With today’s information age much of what we need to learn is available from cyberspace. You will find that the microbial world, the soil, the mineral and the plant world is not as antagonistic as Louis Pasteur proclaimed in his thesis of disease.

In fact, species richness in the soil and above the soil, in every level of the food chain is actually beneficial. For example, entomologist Jonathan Lundgren of Blue Dasher Farm says that for every single pest species of insect there are 1,700 species that are either beneficial or neutral for farmers. Most of us in veterinary practice should have learned by now this is true in the world of microbiology, as well.

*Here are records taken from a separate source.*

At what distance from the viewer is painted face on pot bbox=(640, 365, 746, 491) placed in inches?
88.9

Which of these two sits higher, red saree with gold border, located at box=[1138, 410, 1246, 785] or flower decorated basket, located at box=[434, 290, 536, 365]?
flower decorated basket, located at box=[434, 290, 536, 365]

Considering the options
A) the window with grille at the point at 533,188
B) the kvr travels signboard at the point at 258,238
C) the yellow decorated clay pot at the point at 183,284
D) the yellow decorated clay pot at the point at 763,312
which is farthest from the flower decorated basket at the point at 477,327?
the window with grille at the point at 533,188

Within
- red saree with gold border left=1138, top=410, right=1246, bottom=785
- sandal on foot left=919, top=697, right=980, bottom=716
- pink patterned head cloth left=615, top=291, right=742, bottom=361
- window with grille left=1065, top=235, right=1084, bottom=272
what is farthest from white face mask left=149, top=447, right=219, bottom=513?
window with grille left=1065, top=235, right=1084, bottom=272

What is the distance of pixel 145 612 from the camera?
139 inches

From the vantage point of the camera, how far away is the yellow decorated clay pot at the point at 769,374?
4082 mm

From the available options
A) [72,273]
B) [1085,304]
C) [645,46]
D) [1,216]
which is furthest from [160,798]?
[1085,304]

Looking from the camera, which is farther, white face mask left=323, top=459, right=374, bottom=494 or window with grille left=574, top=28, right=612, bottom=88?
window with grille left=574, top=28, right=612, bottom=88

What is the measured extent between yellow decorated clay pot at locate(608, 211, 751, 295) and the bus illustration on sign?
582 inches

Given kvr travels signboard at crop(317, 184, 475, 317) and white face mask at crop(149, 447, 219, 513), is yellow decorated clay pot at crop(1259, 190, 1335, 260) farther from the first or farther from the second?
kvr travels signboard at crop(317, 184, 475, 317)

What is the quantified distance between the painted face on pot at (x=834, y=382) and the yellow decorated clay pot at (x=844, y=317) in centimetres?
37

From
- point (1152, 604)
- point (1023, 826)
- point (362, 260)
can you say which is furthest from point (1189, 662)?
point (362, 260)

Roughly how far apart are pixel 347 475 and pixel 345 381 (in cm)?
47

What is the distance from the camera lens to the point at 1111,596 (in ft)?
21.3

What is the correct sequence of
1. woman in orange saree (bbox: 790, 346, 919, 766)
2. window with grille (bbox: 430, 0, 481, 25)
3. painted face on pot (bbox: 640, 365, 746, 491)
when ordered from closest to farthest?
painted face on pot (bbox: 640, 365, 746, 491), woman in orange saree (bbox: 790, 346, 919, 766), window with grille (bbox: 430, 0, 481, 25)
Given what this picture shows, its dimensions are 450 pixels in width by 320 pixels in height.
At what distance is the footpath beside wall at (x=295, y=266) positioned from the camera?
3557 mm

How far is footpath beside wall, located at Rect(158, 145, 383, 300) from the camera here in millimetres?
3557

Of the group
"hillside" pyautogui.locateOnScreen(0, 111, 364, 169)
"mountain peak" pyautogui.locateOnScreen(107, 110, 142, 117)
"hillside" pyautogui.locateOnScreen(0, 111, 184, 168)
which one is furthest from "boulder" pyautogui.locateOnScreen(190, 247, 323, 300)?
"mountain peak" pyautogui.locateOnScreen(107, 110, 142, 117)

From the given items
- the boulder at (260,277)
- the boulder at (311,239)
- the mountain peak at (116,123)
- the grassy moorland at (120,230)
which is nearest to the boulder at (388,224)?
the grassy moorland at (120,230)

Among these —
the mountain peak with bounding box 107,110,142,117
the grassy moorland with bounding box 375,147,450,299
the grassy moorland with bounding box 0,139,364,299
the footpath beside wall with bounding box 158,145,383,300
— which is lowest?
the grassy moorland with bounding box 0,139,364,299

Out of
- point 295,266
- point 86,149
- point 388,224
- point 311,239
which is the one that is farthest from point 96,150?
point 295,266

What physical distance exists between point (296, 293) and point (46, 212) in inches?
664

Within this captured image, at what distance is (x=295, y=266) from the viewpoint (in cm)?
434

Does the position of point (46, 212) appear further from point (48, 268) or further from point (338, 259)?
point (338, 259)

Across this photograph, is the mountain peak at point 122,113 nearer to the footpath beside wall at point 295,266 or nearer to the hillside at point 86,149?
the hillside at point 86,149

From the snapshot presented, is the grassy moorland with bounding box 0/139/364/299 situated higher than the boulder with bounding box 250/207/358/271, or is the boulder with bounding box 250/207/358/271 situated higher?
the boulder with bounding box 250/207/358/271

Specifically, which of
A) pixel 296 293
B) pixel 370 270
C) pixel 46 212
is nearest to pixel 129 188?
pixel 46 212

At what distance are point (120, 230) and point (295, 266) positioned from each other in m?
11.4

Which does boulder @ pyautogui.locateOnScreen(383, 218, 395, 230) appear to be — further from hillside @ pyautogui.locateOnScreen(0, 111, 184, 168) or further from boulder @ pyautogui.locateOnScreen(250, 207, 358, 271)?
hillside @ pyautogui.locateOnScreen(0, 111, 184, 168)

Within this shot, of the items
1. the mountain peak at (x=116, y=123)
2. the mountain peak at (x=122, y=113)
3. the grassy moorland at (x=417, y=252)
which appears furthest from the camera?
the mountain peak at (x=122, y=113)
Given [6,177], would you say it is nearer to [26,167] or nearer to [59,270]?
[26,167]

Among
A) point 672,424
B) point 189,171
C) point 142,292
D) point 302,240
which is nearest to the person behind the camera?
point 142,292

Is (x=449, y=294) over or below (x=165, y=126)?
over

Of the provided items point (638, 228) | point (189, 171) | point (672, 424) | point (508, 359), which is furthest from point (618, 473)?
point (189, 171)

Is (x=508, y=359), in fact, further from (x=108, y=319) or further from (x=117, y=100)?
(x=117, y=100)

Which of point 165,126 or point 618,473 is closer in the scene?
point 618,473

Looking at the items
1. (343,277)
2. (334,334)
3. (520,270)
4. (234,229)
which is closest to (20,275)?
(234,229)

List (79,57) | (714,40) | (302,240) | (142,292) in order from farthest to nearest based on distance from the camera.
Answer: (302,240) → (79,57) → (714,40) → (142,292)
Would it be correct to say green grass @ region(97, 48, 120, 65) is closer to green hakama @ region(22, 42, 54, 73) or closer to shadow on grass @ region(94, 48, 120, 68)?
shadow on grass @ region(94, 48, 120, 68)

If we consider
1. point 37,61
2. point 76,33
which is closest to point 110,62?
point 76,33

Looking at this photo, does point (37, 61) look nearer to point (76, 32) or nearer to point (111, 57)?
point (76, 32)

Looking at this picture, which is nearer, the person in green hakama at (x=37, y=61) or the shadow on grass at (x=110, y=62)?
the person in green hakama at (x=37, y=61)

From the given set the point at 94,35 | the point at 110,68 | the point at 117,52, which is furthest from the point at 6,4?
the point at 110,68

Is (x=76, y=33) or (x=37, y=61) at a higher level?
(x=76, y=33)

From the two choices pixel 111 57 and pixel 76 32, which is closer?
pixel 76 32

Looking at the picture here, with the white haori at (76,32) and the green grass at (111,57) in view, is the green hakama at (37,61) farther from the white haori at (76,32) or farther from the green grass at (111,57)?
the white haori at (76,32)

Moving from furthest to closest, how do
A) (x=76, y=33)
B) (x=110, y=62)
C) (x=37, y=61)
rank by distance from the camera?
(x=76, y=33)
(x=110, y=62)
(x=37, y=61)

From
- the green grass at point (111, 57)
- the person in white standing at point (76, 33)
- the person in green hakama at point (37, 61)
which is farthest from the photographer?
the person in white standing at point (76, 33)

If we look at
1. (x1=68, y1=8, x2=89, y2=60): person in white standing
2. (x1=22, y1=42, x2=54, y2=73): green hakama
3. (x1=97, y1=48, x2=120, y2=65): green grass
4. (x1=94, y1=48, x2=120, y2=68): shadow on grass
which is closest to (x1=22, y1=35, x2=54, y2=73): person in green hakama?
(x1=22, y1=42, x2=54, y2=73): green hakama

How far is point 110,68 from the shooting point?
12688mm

The benefits we have observed coming from natural model management principles in the past 15 years include:

  • Doubling of cattle stocking rates.
  • Doubling and often tripling of farm/ranch profitability.
  • Tremendous reduction of production costs.
  • Shortening and often the elimination of winter feeding.
  • Elimination of purchased fertilizer, mechanical harvest and feed storage.
  • Truly healthy calves and yearlings.
  • Drought, flood and emergency proofing of cattle operations.
  • Real working knowledge of genetics.
  • Return of wildlife.
  • Rapid restoration of formerly abused land in two to five years.
  • Satisfaction in our daily endeavors and the ability to be proactive rather than reactive.

For you that pursue learning grass farming a new mode of practice will likely reveal itself. This may be a life based on supporting health and success stories rather than fighting fires and getting called to wrecks. Who knows, we might end up with clients that call us first for consultation rather than last to tell us to hurry!

Alan Newport

Soil fertility is actually built by high-stock-density grazing, with nutrients passing through to the grazing animals. This helps clients.

More resources on grass farming

Go to and read and study Walt Davis, Alan Newport and R.P. Cooke. We are archived for years. Call us with questions.

Get a copy of Walt Davis’s book How To Not Go Broke Ranching and study it.

Take a few aggressive clients to grazing meetings and pasture walks.

Study the nutritional facts concerning soil health, plant diversity, animal and human health.

Urge university and state associations to bring in holistic land and cattle management speakers and programs for continuing education.

Consider sponsoring local producer programs.

Get to know your state and regional NRCS grazing specialists, as he or she might send you business.

Consider speaking at your local college, junior college or university. Don’t be afraid to charge for your time.

Remember we do not have to know everything, but we are expected to know more than the folks we work for.